Which lines of the data below contain "might"? Please show them all.

Entries shown
--------------------------------------------------
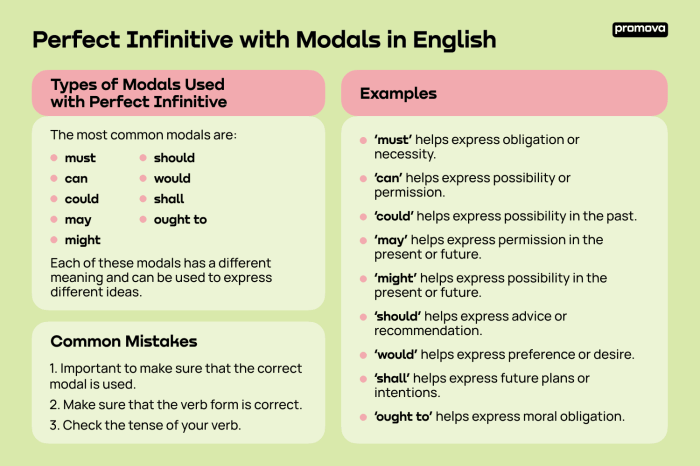 Perfect Infinitive with Modals in English

promova

Types of Modals Used with Perfect Infinitive

The most common modals are:

- must
- can
- could
- may
- might
- should
- would
- shall
- ought to

Each of these modals has a different meaning and can be used to express different ideas.

Common Mistakes

1. Important to make sure that the correct modal is used.
2. Make sure that the verb form is correct.
3. Check the tense of your verb.

Examples

- 'must' helps express obligation or necessity.
- 'can' helps express possibility or permission.
- 'could' helps express possibility in the past.
- 'may' helps express permission in the present or future.
- 'might' helps express possibility in the present or future.
- 'should' helps express advice or recommendation.
- 'would' helps express preference or desire.
- 'shall' helps express future plans or intentions.
- 'ought to' helps express moral obligation.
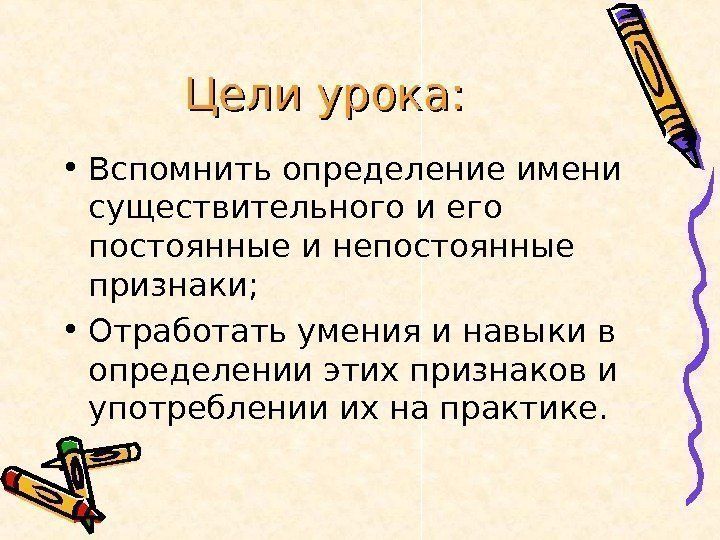 Цели урока:

• Вспомнить определение имени существительного и его постоянные и непостоянные признаки;

• Отработать умения и навыки в определении этих признаков и употреблении их на практике.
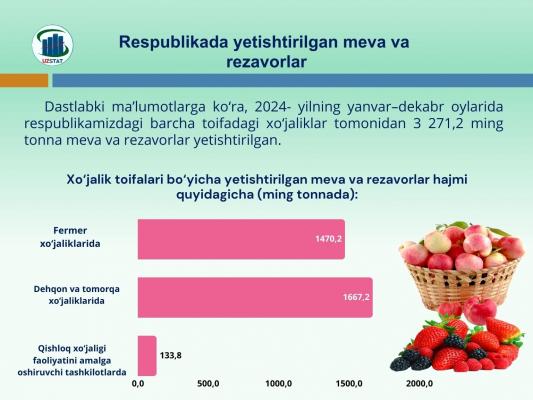 UZSTAT

Respublikada yetishtirilgan meva va rezavorlar

Dastlabki ma'lumotlarga ko'ra, 2024- yilning yanvar–dekabr oylarida respublikamizdagi barcha toifadagi xo'jaliklar tomonidan 3 271,2 ming tonna meva va rezavorlar yetishtirilgan.

Xo'jalik toifalari bo'yicha yetishtirilgan meva va rezavorlar hajmi quyidagicha (ming tonnada):

Fermer xo'jaliklarida
1470,2

Dehqon va tomorqa xo'jaliklarida
1667,2

Qishloq xo'jaligi faoliyatini amalga oshiruvchi tashkilotlarda
133,8

0,0
500,0
1000,0
1500,0
2000,0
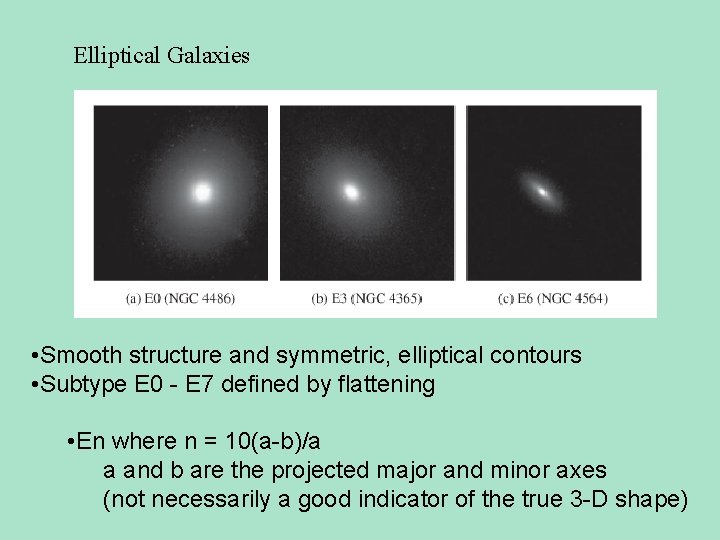 Elliptical Galaxies

(a) E0 (NGC 4486)

(b) E3 (NGC 4365)

(c) E6 (NGC 4564)

•Smooth structure and symmetric, elliptical contours
•Subtype E0 - E7 defined by flattening

•En where n = 10(a-b)/a
a and b are the projected major and minor axes
(not necessarily a good indicator of the true 3-D shape)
--------------------------------------------------
Response to this exercise
- might
- 'might' helps express possibility in the present or future.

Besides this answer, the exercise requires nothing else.